- [PROBLEMS]
(A) In the Sacramento Kings app case study, what is the name of the team's new arena?
(B) Please render this sentence from the Sacramento Kings app case study in Spanish: "Some of these integrations included real-time stats, experience upgrades for ticket holders, in-seat food ordering, merchandise browsing, and Uber integration."
(C) Carry on the Sacramento Kings app case study from its final sentence.
* BEGIN EXCERPT TO READ *
Sacramento Kings + Golden 1 Center App

My role

UX Designer

I participated in brainstorm sessions; performed competitive analysis; consolidated business and user requirements; and created and documented UX artifacts (sitemaps, userflows, wireframes, prototypes).

Background

The Sacramento Kings were preparing to launch their new arena, Golden 1 Center (G1C), and needed a new app that would serve fans of the team as well as guests that come to the arena for games, concerts, and other events. The new app would give fans access to modern features of the arena, necessitating several third-party integrations into the app. Some of these integrations included real-time stats, experience upgrades for ticket holders, in-seat food ordering, merchandise browsing, and Uber integration.

Goals

  1. Design an app that lets users control all the tech features within new Golden 1 Center arena
  2. App needs to serve as comprehensive official Sacramento Kings team app for fans, guests, and season ticket holders

These goals were packed with troves of individual requirements that took into account all the features and considerations that was to be incorporated into the design of the app.

One App or Two?

The first step was to determine what made more sense for users: to have one app for both Kings fans and G1C? Or to have completely separate ones for each? My team and I identified our audience through high-level user segments and then created a list of features that applied to each segment. Using the list features, we defined the main experiential difference between a one and two app experience.
* END EXCERPT TO READ *
* BEGIN RECORDS SUPPLIED *
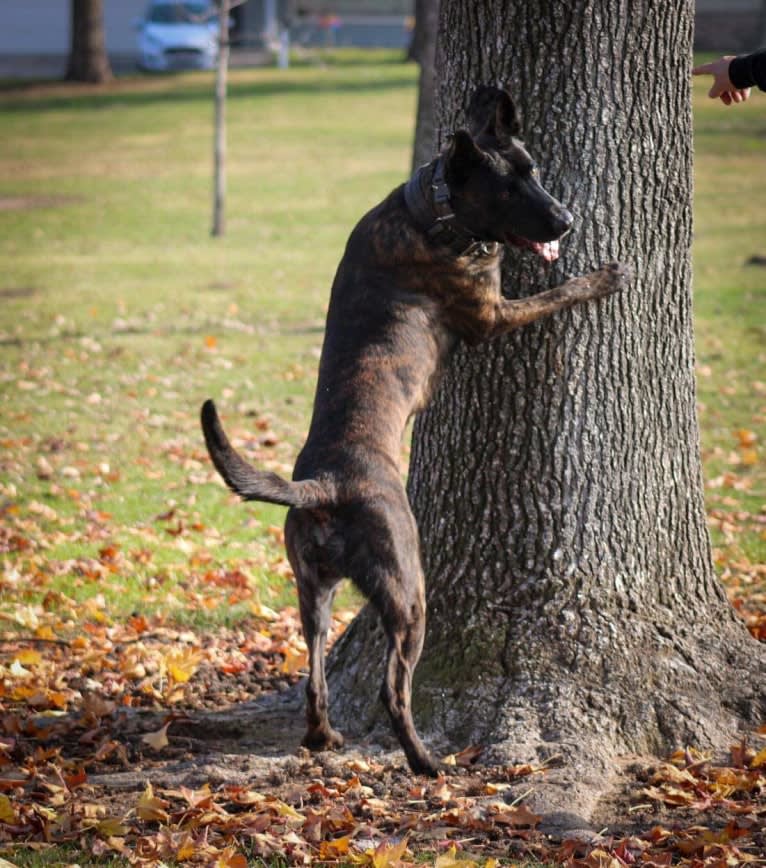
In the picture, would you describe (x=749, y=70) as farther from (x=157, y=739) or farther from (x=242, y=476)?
(x=157, y=739)

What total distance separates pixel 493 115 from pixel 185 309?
34.0ft

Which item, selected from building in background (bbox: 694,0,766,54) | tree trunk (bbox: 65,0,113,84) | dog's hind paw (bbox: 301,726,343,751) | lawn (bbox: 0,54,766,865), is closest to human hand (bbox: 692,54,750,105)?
lawn (bbox: 0,54,766,865)

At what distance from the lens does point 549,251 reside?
441 centimetres

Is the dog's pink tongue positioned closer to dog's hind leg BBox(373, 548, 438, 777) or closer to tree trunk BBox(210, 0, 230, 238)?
dog's hind leg BBox(373, 548, 438, 777)

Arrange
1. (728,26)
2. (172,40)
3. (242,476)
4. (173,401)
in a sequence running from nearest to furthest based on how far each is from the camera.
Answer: (242,476) < (173,401) < (172,40) < (728,26)

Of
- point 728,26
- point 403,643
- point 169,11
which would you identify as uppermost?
point 728,26

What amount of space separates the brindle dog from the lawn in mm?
802

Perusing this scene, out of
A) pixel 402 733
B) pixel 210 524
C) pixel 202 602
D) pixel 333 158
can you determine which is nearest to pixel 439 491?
pixel 402 733

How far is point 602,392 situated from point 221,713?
2164 millimetres

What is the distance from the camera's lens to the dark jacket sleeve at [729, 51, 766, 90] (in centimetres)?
475

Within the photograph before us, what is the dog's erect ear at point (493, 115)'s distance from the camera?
13.9ft

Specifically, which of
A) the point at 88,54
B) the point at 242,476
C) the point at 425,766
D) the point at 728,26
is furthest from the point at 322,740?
the point at 728,26

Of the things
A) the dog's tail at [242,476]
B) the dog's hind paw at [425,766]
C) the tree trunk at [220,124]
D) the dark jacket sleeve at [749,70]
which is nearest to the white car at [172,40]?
the tree trunk at [220,124]

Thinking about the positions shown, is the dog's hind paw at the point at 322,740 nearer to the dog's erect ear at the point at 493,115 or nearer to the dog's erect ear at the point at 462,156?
the dog's erect ear at the point at 462,156
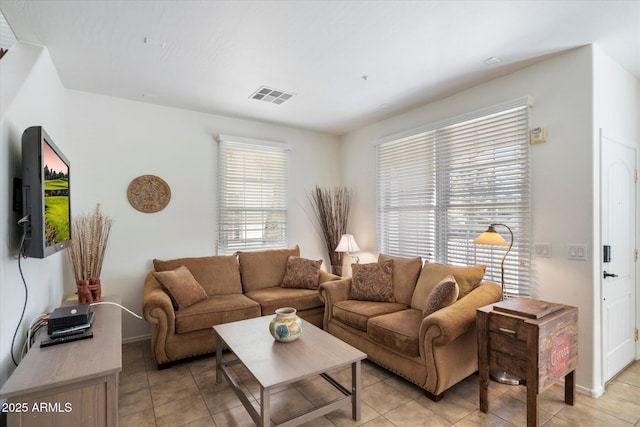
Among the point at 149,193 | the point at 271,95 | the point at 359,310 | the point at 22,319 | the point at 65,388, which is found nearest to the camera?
the point at 65,388

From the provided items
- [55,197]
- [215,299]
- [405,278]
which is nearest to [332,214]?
[405,278]

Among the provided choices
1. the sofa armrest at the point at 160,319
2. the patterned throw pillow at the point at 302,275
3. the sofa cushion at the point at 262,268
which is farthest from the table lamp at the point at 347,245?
the sofa armrest at the point at 160,319

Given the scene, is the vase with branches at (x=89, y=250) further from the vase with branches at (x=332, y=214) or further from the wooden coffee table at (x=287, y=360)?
the vase with branches at (x=332, y=214)

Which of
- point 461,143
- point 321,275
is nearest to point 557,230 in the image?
point 461,143

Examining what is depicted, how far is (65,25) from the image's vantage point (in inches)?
86.4

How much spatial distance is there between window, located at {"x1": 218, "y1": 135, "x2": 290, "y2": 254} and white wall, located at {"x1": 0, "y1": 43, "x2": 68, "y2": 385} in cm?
183

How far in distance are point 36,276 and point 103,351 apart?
100cm

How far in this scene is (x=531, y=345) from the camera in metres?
2.00

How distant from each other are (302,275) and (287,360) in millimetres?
1914

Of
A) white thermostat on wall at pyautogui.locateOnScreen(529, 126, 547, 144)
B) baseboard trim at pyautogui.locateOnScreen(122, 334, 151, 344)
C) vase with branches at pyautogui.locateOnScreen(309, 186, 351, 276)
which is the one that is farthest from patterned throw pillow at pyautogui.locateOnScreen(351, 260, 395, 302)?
baseboard trim at pyautogui.locateOnScreen(122, 334, 151, 344)

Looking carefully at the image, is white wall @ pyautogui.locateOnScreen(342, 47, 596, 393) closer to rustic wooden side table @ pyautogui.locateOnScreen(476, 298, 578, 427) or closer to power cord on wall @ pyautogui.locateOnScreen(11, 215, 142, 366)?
rustic wooden side table @ pyautogui.locateOnScreen(476, 298, 578, 427)

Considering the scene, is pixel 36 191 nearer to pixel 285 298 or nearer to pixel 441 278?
pixel 285 298

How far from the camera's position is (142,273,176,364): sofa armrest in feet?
9.13

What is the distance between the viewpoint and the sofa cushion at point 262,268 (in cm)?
390
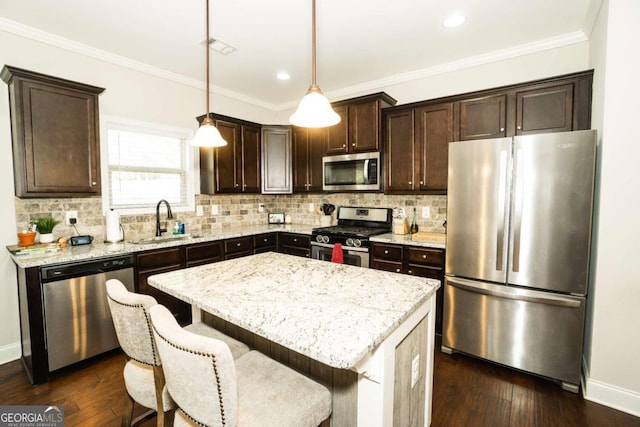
* END RECORDS SUPPLIED *
- [EXERCISE RESPONSES]
(A) Golden 1 Center (G1C)

(B) Algunas de estas integraciones incluían estadísticas en tiempo real, mejoras de experiencia para los poseedores de entradas, pedidos de comida desde el asiento, exploración de mercancía e integración con Uber.

(C)
An informal polling amongst our colleagues, family, and friends revealed that a strong preference towards the one app experience which was ultimately the solution we proceeded with.

Defining Features and Information Architecture

After deciding on the single app approach, we revisited the features and requirements list to refine it. We conducted stakeholder interviews with key people from the Kings organization to ensure that we addressed all the business needs and concerns. I then mapped out the list of features which were informed by existing app analytics.

This mapping activity yielded a diagram that's part sitemap and part user flow expressing the relationship between the functional requirements, general app features/sections, and a third-party integrations on our list. This application flow diagram was only a first draft and would go on to be adjusted and refined throughout the course of the project, but served as our guide and checklist for tracking our work and progress on each aspect of the app.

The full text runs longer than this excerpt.